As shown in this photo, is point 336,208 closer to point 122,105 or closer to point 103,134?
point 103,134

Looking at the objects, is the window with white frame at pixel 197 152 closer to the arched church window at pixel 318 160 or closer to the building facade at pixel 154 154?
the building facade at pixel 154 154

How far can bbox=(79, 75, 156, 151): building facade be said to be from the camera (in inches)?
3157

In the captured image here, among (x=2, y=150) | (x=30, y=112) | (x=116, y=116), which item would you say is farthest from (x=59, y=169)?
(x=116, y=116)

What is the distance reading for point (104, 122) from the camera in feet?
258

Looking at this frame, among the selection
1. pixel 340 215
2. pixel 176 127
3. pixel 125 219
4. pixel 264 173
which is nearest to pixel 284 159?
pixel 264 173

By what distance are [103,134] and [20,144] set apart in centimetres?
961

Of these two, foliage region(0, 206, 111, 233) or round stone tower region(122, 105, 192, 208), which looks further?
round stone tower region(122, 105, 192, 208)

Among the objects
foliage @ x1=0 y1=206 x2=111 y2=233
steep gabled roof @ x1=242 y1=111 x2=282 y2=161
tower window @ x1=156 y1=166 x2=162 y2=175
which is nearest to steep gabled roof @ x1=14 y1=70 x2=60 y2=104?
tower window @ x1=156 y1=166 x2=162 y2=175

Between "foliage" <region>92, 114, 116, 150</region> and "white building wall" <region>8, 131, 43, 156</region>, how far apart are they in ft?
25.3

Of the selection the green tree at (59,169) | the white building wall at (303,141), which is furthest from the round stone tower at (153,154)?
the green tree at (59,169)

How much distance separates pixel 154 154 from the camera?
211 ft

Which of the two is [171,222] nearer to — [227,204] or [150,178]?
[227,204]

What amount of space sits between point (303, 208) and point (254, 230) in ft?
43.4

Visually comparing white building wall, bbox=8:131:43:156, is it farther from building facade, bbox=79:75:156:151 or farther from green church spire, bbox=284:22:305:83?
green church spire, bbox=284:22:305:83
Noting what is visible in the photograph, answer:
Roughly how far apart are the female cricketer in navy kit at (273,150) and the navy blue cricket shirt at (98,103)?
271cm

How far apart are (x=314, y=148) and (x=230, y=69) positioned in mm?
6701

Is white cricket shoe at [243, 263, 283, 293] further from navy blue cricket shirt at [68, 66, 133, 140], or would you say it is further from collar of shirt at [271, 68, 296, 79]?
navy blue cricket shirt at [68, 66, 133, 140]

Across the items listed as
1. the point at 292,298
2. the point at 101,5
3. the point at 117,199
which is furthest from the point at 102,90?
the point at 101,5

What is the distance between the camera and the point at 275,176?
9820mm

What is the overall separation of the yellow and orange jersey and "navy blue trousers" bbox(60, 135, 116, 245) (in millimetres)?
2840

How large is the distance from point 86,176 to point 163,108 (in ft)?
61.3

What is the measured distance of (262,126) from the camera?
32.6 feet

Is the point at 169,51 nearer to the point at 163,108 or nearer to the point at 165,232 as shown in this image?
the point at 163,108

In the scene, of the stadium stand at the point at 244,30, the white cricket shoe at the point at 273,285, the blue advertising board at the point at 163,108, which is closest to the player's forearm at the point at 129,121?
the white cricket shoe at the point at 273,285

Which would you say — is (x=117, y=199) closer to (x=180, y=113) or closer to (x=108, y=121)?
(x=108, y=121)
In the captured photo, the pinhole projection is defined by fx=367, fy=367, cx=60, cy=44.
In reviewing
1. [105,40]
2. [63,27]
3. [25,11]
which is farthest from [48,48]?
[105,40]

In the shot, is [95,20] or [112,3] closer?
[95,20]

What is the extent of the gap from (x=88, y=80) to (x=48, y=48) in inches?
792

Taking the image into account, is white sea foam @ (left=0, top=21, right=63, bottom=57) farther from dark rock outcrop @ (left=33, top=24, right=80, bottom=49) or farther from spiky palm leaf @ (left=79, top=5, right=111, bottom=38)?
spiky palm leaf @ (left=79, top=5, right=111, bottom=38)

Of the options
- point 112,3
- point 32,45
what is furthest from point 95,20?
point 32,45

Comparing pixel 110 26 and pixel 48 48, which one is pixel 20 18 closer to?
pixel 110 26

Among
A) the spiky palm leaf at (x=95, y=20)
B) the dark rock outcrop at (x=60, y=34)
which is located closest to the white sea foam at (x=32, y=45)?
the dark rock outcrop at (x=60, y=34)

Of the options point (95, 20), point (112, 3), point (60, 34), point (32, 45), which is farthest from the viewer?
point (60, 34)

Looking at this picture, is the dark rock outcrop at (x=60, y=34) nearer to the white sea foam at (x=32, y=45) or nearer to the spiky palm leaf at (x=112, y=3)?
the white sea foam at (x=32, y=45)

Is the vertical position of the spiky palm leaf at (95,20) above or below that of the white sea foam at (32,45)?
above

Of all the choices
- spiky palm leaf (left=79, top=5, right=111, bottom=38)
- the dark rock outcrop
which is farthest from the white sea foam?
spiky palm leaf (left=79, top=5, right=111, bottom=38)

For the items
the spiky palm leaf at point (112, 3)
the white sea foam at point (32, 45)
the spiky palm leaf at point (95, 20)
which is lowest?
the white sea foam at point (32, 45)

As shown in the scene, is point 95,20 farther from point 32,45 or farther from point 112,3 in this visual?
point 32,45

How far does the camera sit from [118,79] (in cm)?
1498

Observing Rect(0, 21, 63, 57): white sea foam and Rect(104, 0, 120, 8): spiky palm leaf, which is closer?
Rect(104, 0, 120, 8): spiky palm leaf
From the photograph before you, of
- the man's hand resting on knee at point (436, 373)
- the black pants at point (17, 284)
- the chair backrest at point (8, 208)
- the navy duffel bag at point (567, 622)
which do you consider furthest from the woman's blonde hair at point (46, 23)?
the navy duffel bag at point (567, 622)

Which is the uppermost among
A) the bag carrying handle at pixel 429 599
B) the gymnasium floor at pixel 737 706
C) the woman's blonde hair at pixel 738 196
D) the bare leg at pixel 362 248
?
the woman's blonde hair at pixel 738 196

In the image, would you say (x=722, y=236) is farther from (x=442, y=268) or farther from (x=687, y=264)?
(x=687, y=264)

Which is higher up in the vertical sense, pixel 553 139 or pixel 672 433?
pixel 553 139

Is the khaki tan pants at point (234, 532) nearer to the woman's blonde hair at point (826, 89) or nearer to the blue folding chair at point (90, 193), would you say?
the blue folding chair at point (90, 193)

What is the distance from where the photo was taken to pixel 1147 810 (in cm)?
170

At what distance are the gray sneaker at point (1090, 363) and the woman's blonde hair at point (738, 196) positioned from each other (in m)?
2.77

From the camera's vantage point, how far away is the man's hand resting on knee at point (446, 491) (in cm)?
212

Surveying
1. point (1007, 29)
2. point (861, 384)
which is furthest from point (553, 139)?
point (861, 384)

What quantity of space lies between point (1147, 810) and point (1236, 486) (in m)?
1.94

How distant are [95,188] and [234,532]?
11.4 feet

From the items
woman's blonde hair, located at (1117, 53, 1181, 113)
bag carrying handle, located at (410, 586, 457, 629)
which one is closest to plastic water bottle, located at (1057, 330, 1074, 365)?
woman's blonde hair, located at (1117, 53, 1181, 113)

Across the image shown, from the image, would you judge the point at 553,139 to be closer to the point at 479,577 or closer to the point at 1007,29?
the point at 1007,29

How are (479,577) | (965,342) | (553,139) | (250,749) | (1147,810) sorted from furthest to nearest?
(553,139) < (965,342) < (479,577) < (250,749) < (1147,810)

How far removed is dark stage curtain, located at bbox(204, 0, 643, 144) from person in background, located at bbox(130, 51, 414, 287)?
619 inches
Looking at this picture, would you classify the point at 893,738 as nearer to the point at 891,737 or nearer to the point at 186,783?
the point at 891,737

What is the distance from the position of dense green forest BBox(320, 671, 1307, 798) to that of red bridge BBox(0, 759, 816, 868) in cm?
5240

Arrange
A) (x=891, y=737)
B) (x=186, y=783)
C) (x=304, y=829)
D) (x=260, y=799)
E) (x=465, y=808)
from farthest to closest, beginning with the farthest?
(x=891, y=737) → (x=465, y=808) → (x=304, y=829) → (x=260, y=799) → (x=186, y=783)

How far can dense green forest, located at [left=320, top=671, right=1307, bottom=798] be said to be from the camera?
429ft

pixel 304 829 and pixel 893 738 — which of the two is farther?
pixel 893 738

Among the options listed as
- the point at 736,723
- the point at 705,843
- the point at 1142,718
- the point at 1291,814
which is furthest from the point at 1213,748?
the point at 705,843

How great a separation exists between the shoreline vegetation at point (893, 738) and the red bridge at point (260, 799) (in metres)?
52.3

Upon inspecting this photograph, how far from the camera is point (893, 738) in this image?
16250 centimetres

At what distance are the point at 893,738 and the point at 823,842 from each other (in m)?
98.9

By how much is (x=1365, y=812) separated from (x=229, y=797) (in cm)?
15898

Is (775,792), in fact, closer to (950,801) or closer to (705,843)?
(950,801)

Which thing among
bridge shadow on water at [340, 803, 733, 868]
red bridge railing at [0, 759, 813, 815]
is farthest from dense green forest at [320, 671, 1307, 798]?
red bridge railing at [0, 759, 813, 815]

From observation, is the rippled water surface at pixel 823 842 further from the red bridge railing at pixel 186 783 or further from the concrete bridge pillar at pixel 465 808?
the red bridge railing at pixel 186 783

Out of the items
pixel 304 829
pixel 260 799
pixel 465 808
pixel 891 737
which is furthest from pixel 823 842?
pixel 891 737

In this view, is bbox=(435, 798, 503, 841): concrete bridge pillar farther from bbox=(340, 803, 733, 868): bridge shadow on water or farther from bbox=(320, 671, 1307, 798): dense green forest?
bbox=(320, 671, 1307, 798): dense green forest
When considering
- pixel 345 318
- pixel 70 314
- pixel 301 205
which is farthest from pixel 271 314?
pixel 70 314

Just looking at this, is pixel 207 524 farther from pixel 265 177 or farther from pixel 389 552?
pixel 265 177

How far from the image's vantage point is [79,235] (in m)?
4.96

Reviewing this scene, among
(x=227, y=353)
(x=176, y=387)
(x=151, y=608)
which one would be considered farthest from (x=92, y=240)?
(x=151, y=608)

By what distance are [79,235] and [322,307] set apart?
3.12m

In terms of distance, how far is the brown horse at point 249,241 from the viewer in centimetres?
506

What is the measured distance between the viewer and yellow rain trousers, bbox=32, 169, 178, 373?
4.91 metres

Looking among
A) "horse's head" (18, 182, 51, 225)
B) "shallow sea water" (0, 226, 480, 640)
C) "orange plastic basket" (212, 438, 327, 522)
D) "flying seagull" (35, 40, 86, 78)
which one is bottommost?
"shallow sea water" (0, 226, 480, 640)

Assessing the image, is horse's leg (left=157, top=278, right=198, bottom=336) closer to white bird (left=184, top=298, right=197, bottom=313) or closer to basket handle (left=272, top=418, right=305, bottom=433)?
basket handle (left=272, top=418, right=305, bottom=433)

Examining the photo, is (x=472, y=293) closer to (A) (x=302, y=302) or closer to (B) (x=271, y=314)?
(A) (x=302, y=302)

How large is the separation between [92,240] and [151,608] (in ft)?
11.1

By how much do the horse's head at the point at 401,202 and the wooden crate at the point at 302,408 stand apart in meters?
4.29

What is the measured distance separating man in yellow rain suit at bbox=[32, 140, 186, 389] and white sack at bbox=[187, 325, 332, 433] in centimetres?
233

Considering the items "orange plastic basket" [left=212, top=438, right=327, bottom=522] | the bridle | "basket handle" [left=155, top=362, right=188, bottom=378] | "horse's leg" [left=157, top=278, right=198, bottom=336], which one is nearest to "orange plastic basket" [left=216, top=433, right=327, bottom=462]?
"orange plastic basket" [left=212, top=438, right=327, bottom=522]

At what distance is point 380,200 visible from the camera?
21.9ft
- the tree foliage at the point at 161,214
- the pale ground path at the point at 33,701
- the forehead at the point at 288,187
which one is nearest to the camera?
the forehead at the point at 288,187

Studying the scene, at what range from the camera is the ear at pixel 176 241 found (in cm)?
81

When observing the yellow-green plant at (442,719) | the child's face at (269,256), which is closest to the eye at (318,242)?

════════════════

**AIM:** Transcribe exactly the line containing "At what distance is" and all remaining lines of the material, ending with the last one.

**ANSWER BELOW:**
At what distance is point 380,200 visible from the camera?
21.9ft
- the tree foliage at the point at 161,214
- the pale ground path at the point at 33,701
- the forehead at the point at 288,187
which one is nearest to the camera?
the forehead at the point at 288,187

Studying the scene, at what range from the camera is the ear at pixel 176 241 found (in cm)?
81

When observing the yellow-green plant at (442,719) | the child's face at (269,256), which is closest to the eye at (318,242)?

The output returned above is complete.